(Stored data)
· · · · · · ·
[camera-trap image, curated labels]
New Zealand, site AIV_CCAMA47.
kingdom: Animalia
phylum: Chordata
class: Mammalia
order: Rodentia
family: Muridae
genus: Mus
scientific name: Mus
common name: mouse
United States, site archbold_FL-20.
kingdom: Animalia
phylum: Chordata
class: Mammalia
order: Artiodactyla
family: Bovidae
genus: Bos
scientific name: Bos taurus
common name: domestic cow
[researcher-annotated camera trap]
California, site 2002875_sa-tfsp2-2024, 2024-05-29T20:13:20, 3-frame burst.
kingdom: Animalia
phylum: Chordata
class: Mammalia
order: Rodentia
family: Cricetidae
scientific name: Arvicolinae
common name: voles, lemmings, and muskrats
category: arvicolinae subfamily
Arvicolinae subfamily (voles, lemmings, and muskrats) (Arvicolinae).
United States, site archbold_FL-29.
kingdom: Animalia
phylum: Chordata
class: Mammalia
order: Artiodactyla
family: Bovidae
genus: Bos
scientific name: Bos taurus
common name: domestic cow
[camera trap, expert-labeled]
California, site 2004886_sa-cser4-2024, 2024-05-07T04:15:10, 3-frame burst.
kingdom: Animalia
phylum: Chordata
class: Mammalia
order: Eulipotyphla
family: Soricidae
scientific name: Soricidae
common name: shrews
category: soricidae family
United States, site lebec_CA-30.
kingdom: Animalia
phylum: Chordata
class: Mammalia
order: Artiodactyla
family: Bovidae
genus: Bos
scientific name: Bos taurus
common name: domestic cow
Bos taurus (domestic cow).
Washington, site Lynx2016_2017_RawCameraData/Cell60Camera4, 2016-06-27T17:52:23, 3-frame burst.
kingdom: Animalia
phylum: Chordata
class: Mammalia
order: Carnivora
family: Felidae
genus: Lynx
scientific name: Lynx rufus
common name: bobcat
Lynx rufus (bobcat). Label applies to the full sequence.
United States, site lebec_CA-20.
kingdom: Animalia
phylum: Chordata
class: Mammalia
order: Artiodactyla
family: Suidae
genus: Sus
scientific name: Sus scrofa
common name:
· · · · · · ·
Task instructions
Word for word, write out each of the records shown above.

Task output
[camera-trap image, curated labels]
New Zealand, site AIV_CCAMA47.
kingdom: Animalia
phylum: Chordata
class: Mammalia
order: Rodentia
family: Muridae
genus: Mus
scientific name: Mus
common name: mouse
United States, site archbold_FL-20.
kingdom: Animalia
phylum: Chordata
class: Mammalia
order: Artiodactyla
family: Bovidae
genus: Bos
scientific name: Bos taurus
common name: domestic cow
[researcher-annotated camera trap]
California, site 2002875_sa-tfsp2-2024, 2024-05-29T20:13:20, 3-frame burst.
kingdom: Animalia
phylum: Chordata
class: Mammalia
order: Rodentia
family: Cricetidae
scientific name: Arvicolinae
common name: voles, lemmings, and muskrats
category: arvicolinae subfamily
Arvicolinae subfamily (voles, lemmings, and muskrats) (Arvicolinae).
United States, site archbold_FL-29.
kingdom: Animalia
phylum: Chordata
class: Mammalia
order: Artiodactyla
family: Bovidae
genus: Bos
scientific name: Bos taurus
common name: domestic cow
[camera trap, expert-labeled]
California, site 2004886_sa-cser4-2024, 2024-05-07T04:15:10, 3-frame burst.
kingdom: Animalia
phylum: Chordata
class: Mammalia
order: Eulipotyphla
family: Soricidae
scientific name: Soricidae
common name: shrews
category: soricidae family
United States, site lebec_CA-30.
kingdom: Animalia
phylum: Chordata
class: Mammalia
order: Artiodactyla
family: Bovidae
genus: Bos
scientific name: Bos taurus
common name: domestic cow
Bos taurus (domestic cow).
Washington, site Lynx2016_2017_RawCameraData/Cell60Camera4, 2016-06-27T17:52:23, 3-frame burst.
kingdom: Animalia
phylum: Chordata
class: Mammalia
order: Carnivora
family: Felidae
genus: Lynx
scientific name: Lynx rufus
common name: bobcat
Lynx rufus (bobcat). Label applies to the full sequence.
United States, site lebec_CA-20.
kingdom: Animalia
phylum: Chordata
class: Mammalia
order: Artiodactyla
family: Suidae
genus: Sus
scientific name: Sus scrofa
common name:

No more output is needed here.